Это были Энджел Клэр и юная девушка, полуребенок-полуженщина, живое подобие Тэсс, тоньше, чем она, но с такими же чудесными глазами, — Лиза Лу, свояченица Клэра. Их бледные лица казались осунувшимися; они шли, держась за руки, в глубоком молчании, а склоненные их головы приводили на память картину Джотто «Два апостола».
Они почти достигли вершины Западного холма, когда на городских часах пробило восемь. Оба вздрогнули и, сделав еще несколько шагов, подошли к первому придорожному столбу, белевшему на зеленом фоне травы, так как здесь дорога не отделялась изгородью от поля. Они ступили на траву и, повинуясь непреодолимой силе, замедлили шаги, остановились у столба, повернулись и оцепенели в ожидании.
Вид с этой вершины открывался необозримый. Внизу, в долине, лежал город, который они только что покинули, и самые высокие здания напоминали изометрический чертеж; массивная колокольня собора с ее нормандскими окнами, его длинные боковые приделы и неф, шпили церкви св. Фомы, остроконечная башня колледжа, а правее — башня и крыша древнего странноприимного дома, где странник и по сей день может получить кусок хлеба и кружку эля. За городом поднимался куполообразный холм святой Екатерины, а за ним громоздились другие холмы, теряясь в залитой ослепительным блеском дали.
На фоне этого пейзажа и впереди других городских построек высилось большое кирпичное здание с плоской серой крышей и рядами низких, защищенных решетками окон, наводивших на мысль о заточении; своим казенным видом это строение резко отличалось от причудливых готических зданий. Со стороны дороги его заслоняли тисовые деревья и вечнозеленые дубы, но с вершины холма оно было хорошо видно. Калитка, из которой они недавно вышли, находилась в стене этого здания. В центре здания поднималась уродливая восьмиугольная башня с плоской крышей, обращенная затененной стороной к холму. Если смотреть на нее отсюда, против солнца, она казалась единственным пятном на прекрасном облике города. И, однако, не его живописная красота, а именно это пятно притягивало взгляды двух путников.
К карнизу башни был прикреплен длинный шест.

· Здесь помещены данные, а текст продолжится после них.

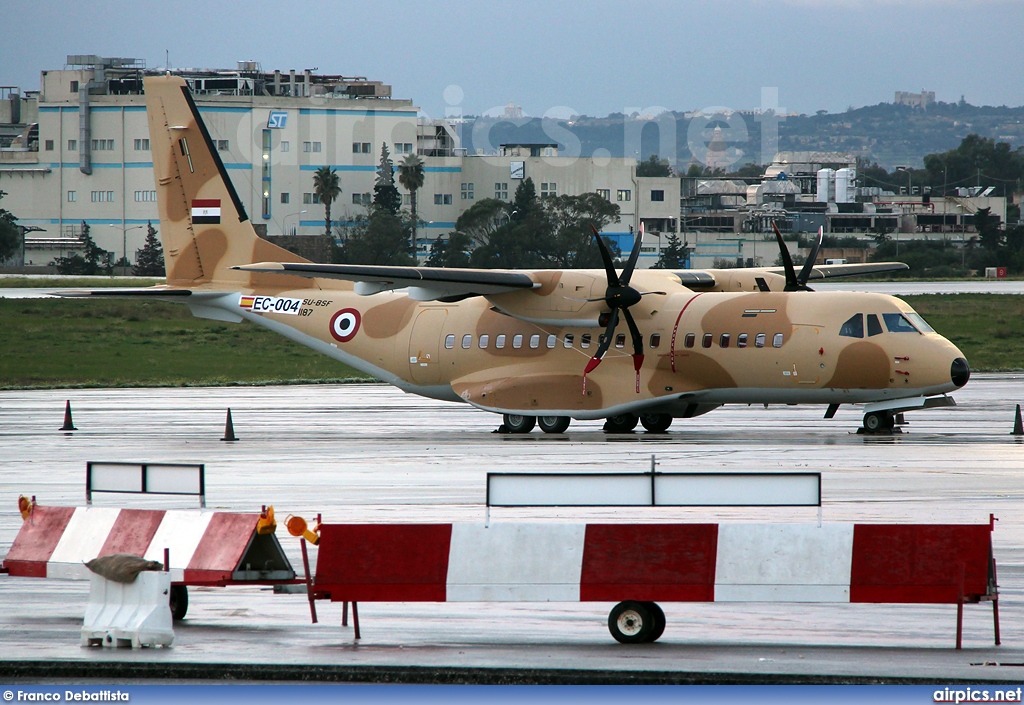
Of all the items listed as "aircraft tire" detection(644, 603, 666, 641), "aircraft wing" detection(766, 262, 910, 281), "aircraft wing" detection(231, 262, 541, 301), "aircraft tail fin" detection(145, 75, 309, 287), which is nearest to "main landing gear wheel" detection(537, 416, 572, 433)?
"aircraft wing" detection(231, 262, 541, 301)

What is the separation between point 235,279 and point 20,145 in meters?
127

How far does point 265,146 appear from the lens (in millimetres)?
124688

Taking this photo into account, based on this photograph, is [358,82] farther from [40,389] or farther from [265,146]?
[40,389]

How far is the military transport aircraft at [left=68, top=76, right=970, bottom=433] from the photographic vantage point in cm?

С него не спускали они глаз. Спустя несколько минут после того, как пробили часы, что-то медленно поползло вверх по шесту и развернулось, подхваченное ветром. Это был черный флаг.
«Правосудие» свершилось, и «глава бессмертных» (по выражению Эсхила) закончил игру свою с Тэсс{109}. А рыцари и дамы из рода д’Эрбервиллей спали, ничего не ведая, в своих гробницах. Два молчаливых путника склонились до земли, словно в молитве, и долго оставались неподвижными. В полной тишине развевался флаг. Как только вернулись к ним силы, они выпрямились, снова взялись за руки и пошли дальше.